**Directive**
Reproduce every one of the records below word for word, keeping their original order.

◇ ◇ ◇ ◇ ◇

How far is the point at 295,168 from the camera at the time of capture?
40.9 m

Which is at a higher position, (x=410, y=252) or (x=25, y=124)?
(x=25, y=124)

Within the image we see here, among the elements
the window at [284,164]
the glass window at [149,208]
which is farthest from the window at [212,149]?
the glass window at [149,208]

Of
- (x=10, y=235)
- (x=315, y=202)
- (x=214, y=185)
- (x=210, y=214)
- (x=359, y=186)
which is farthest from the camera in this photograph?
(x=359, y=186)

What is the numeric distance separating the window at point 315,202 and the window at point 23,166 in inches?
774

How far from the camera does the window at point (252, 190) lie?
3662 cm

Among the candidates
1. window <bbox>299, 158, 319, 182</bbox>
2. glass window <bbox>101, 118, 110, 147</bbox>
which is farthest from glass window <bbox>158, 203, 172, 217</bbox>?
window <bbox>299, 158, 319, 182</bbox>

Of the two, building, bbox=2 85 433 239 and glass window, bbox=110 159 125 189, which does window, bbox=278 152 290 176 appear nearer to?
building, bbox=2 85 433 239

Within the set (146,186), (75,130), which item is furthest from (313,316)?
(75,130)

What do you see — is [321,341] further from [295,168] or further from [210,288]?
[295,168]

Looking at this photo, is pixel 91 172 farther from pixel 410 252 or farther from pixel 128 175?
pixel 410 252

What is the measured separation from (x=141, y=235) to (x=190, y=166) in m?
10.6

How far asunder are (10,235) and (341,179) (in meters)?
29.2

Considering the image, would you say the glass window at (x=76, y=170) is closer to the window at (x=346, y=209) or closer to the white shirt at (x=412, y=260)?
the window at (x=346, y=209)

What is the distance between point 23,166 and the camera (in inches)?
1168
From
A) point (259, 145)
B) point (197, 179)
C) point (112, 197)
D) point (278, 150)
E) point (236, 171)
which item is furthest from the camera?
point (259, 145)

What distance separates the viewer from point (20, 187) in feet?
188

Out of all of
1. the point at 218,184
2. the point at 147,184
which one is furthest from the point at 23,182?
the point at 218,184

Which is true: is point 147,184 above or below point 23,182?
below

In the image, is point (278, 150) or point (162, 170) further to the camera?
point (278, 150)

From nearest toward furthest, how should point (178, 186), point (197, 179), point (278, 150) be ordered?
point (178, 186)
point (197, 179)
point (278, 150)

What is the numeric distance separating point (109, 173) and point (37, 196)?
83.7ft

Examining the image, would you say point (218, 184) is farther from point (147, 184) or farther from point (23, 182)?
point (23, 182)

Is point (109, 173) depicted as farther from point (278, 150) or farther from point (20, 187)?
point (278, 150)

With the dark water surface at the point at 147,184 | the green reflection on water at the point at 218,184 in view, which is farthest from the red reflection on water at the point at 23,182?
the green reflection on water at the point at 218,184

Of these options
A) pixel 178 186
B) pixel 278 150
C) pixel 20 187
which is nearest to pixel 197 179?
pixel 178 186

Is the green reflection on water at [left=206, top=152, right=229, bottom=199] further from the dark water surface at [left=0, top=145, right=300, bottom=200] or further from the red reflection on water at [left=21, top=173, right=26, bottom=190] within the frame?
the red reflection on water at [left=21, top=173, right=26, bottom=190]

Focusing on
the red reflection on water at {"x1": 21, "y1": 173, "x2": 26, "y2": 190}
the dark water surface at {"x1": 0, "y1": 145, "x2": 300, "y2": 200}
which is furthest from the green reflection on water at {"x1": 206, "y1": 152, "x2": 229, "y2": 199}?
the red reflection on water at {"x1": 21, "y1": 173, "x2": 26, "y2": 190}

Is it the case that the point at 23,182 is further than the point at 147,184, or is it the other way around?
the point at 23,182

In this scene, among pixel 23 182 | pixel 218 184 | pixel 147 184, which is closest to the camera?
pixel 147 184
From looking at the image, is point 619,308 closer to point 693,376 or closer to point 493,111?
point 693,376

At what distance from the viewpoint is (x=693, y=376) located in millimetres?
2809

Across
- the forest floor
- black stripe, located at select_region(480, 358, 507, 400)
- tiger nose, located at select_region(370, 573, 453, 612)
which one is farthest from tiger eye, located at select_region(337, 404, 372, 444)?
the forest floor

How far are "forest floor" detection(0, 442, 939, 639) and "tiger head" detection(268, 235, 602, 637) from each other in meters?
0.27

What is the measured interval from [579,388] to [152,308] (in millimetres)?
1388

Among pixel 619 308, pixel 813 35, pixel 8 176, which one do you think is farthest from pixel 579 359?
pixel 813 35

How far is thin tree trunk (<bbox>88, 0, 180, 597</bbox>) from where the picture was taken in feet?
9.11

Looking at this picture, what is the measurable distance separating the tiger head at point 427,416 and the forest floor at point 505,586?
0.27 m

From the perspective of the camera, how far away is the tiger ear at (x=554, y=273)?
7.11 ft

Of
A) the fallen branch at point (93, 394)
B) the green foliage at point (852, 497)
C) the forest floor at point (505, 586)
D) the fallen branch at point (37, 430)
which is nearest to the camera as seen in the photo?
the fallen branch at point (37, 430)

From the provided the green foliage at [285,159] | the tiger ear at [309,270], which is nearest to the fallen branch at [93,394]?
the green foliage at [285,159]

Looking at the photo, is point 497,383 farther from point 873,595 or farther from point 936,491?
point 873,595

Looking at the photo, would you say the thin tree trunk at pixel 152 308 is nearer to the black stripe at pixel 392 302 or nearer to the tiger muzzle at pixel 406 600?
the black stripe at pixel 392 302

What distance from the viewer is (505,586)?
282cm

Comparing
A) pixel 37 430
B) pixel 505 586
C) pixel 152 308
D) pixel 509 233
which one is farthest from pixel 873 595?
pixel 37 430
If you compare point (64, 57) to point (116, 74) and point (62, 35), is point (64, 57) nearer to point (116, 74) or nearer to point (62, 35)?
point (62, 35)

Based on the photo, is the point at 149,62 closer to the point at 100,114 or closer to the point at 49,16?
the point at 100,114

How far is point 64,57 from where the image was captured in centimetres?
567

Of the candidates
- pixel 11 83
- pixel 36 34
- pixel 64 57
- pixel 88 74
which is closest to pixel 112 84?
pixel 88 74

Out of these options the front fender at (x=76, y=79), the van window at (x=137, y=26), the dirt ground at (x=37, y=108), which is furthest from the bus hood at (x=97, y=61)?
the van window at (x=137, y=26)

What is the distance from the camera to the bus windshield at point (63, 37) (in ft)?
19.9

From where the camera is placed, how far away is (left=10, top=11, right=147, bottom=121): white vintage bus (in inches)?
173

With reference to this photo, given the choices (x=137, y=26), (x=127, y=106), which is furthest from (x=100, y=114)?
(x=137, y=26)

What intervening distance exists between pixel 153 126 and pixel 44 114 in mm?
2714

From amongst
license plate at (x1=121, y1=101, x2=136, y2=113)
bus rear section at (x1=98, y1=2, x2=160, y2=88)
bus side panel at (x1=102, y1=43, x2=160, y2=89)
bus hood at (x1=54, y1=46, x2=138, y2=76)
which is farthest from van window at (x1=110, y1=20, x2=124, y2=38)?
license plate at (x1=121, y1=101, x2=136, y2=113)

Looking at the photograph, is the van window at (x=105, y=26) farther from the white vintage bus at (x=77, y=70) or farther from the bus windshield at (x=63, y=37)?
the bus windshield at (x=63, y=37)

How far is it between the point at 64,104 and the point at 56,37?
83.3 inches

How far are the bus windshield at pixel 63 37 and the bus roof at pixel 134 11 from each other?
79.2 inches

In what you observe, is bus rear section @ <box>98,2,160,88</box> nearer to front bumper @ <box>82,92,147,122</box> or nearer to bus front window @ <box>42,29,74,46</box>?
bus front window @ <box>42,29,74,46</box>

◇ ◇ ◇ ◇ ◇

**The reply**
How far is the point at 295,168 from the camera at the time of capture?
40.9 m

Which is at a higher position, (x=410, y=252) or (x=25, y=124)?
(x=25, y=124)

Within the image we see here, among the elements
the window at [284,164]
the glass window at [149,208]
which is farthest from the window at [212,149]?
the glass window at [149,208]

Of
- (x=10, y=235)
- (x=315, y=202)
- (x=214, y=185)
- (x=210, y=214)
- (x=359, y=186)
which is farthest from the camera in this photograph?
(x=359, y=186)

What is the numeric distance separating the window at point 315,202 and the window at point 23,166 in inches?
774

How far from the camera does the window at point (252, 190) lie?
3662 cm

Among the candidates
1. window <bbox>299, 158, 319, 182</bbox>
2. glass window <bbox>101, 118, 110, 147</bbox>
which is farthest from glass window <bbox>158, 203, 172, 217</bbox>?
window <bbox>299, 158, 319, 182</bbox>

Of the two, building, bbox=2 85 433 239 and glass window, bbox=110 159 125 189, which does window, bbox=278 152 290 176 appear nearer to?
building, bbox=2 85 433 239

Within the set (146,186), (75,130), which item is furthest from (313,316)?
(75,130)

What do you see — is [321,341] further from [295,168] or further from [210,288]?
[295,168]

Looking at this photo, is pixel 91 172 farther from pixel 410 252 or farther from pixel 128 175?
pixel 410 252

What is the measured separation from (x=141, y=235) to (x=190, y=166) in m?
10.6

How far asunder are (10,235) and (341,179) (in meters)?
29.2

Considering the image, would you say the glass window at (x=76, y=170) is closer to the window at (x=346, y=209) or closer to the white shirt at (x=412, y=260)?
the window at (x=346, y=209)

What is the distance between point 23,166 and the camera (in inches)?
1168
From
A) point (259, 145)
B) point (197, 179)
C) point (112, 197)
D) point (278, 150)
E) point (236, 171)
which item is furthest from the camera?
point (259, 145)

What distance separates the viewer from point (20, 187) in feet?
188

Out of all of
1. the point at 218,184
2. the point at 147,184
which one is furthest from the point at 23,182?
the point at 218,184

Which is true: is point 147,184 above or below point 23,182?
below

In the image, is point (278, 150) or point (162, 170) further to the camera?
point (278, 150)

From nearest toward furthest, how should point (178, 186), point (197, 179), point (278, 150) be ordered?
point (178, 186)
point (197, 179)
point (278, 150)

What is the numeric distance separating point (109, 173) and point (37, 196)?
83.7ft

Examining the image, would you say point (218, 184) is farther from point (147, 184) or farther from point (23, 182)?
point (23, 182)

Is point (109, 173) depicted as farther from point (278, 150) or farther from point (20, 187)?
point (278, 150)

With the dark water surface at the point at 147,184 | the green reflection on water at the point at 218,184 in view, which is farthest from the red reflection on water at the point at 23,182?
the green reflection on water at the point at 218,184

Of these options
A) pixel 178 186
B) pixel 278 150
C) pixel 20 187
which is nearest to pixel 197 179?
pixel 178 186

Is the green reflection on water at [left=206, top=152, right=229, bottom=199] further from the dark water surface at [left=0, top=145, right=300, bottom=200] or further from the red reflection on water at [left=21, top=173, right=26, bottom=190] within the frame?
the red reflection on water at [left=21, top=173, right=26, bottom=190]

Focusing on
the red reflection on water at {"x1": 21, "y1": 173, "x2": 26, "y2": 190}
the dark water surface at {"x1": 0, "y1": 145, "x2": 300, "y2": 200}
which is furthest from the green reflection on water at {"x1": 206, "y1": 152, "x2": 229, "y2": 199}?
the red reflection on water at {"x1": 21, "y1": 173, "x2": 26, "y2": 190}

Is it the case that the point at 23,182 is further than the point at 147,184, or is it the other way around?
the point at 23,182

In this scene, among pixel 23 182 | pixel 218 184 | pixel 147 184, which is closest to the camera?
pixel 147 184
From looking at the image, is point 619,308 closer to point 693,376 or closer to point 493,111?
point 693,376

At what distance from the viewpoint is (x=693, y=376) located in millimetres?
2809

Across
- the forest floor
- black stripe, located at select_region(480, 358, 507, 400)
- tiger nose, located at select_region(370, 573, 453, 612)
which one is farthest from tiger eye, located at select_region(337, 404, 372, 444)?
the forest floor

How far are "forest floor" detection(0, 442, 939, 639) and "tiger head" detection(268, 235, 602, 637) from each other in meters?
0.27

What is the measured interval from [579,388] to [152,308] (in millimetres)?
1388

Among pixel 619 308, pixel 813 35, pixel 8 176, which one do you think is farthest from pixel 579 359?
pixel 813 35

How far is thin tree trunk (<bbox>88, 0, 180, 597</bbox>) from where the picture was taken in feet?
9.11

Looking at this picture, what is the measurable distance separating the tiger head at point 427,416 and the forest floor at point 505,586?
0.27 m

From the perspective of the camera, how far away is the tiger ear at (x=554, y=273)?
7.11 ft

Of
A) the fallen branch at point (93, 394)
B) the green foliage at point (852, 497)
C) the forest floor at point (505, 586)
D) the fallen branch at point (37, 430)
which is nearest to the camera as seen in the photo?
the fallen branch at point (37, 430)

From the provided the green foliage at [285,159] | the tiger ear at [309,270], which is nearest to the fallen branch at [93,394]?
the green foliage at [285,159]

Looking at the photo, is point 497,383 farther from point 873,595 or farther from point 936,491?
point 873,595

Looking at the photo, would you say the thin tree trunk at pixel 152 308 is nearer to the black stripe at pixel 392 302 or nearer to the tiger muzzle at pixel 406 600?
the black stripe at pixel 392 302

What distance from the viewer is (505,586)?
282cm

Comparing
A) pixel 37 430
B) pixel 505 586
C) pixel 152 308
D) pixel 509 233
which one is farthest from pixel 873 595?
pixel 37 430
If you compare point (64, 57) to point (116, 74) and point (62, 35), is point (64, 57) nearer to point (116, 74) or nearer to point (62, 35)?
point (62, 35)

Based on the photo, is the point at 149,62 closer to the point at 100,114 or closer to the point at 49,16?
the point at 100,114

How far is point 64,57 from where the image was captured in centimetres?
567

Of the candidates
- pixel 11 83
- pixel 36 34
- pixel 64 57
- pixel 88 74
which is closest to pixel 112 84?
pixel 88 74

Out of these options the front fender at (x=76, y=79), the van window at (x=137, y=26), the dirt ground at (x=37, y=108), which is furthest from the bus hood at (x=97, y=61)?
the van window at (x=137, y=26)

What is the distance from the camera to the bus windshield at point (63, 37) (in ft)?
19.9

From where the camera is placed, how far away is (left=10, top=11, right=147, bottom=121): white vintage bus (in inches)?
173

With reference to this photo, given the choices (x=137, y=26), (x=127, y=106), which is furthest from (x=100, y=114)?
(x=137, y=26)

What intervening distance exists between pixel 153 126 and pixel 44 114 in mm?
2714

From amongst
license plate at (x1=121, y1=101, x2=136, y2=113)
bus rear section at (x1=98, y1=2, x2=160, y2=88)
bus side panel at (x1=102, y1=43, x2=160, y2=89)
bus hood at (x1=54, y1=46, x2=138, y2=76)
which is farthest from van window at (x1=110, y1=20, x2=124, y2=38)?
license plate at (x1=121, y1=101, x2=136, y2=113)

Looking at the photograph, is the van window at (x=105, y=26) farther from the white vintage bus at (x=77, y=70) or farther from the bus windshield at (x=63, y=37)?
the bus windshield at (x=63, y=37)

How far is it between the point at 64,104 and the point at 56,37?
83.3 inches

How far are the bus windshield at pixel 63 37 and the bus roof at pixel 134 11 from each other?
79.2 inches

In what you observe, is bus rear section @ <box>98,2,160,88</box> nearer to front bumper @ <box>82,92,147,122</box> or nearer to bus front window @ <box>42,29,74,46</box>?
bus front window @ <box>42,29,74,46</box>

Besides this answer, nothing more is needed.